Spitsspreiding heeft in Nijmegen tot aantoonbaar positieve effecten geleid. Een belangrijke vraag die onbeantwoord blijft is: wie profiteren van die winst?
Voor wie werkt spitsspreiding in onderwijs?
Door: Dennis van Soest, Ramon Peters, Casper Stelling, Maartje van der Aa, MuConsult. Dit artikel is eerder verschenen in Verkeerskunde 3/2021.

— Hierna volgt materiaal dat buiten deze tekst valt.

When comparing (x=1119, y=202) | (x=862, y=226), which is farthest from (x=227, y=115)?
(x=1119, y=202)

Onderwijsinstellingen bevinden zich vaak op een locatie waar veel voorzieningen zijn: de universiteit, hogeschool, mbo, een (academisch) ziekenhuis, et cetera. Dit betekent dat werknemers, bezoekers, inwoners en studenten gebruik maken van dezelfde treinen, bussen, fietsroutes en autowegen om naar dit gebied te reizen. Met als resultaat een dagelijkse stroom met mensen die vooral tijdens de ochtendspits reizen en daardoor zorgen voor een piekbelasting: de hyperspits.
Door het relatief grote aandeel studenten dat reist met het openbaar vervoer, leidt dit al gauw tot capaciteitsproblemen bij de vervoerders. Analyses van ov-gebruik in Nijmegen, Brabant en Limburg tonen aan dat gelijktijdige aanvangstijden van een groot aantal faculteiten een belangrijke oorzaak zijn voor het fenomeen hyperspits.
Tot voor kort was de meest gebruikelijke oplossing om in de hyperspits extra spitsritten uit te voeren, maar dit is een relatief dure oplossing. Bovendien blijkt de piekbelasting in sommige ritten dan nog de capaciteit te overschrijden. Dit leidt tot overvolle bussen, laag comfort en uitval van keuzereizigers, die vervolgens kiezen voor de auto en daarmee het wegennet verder belasten.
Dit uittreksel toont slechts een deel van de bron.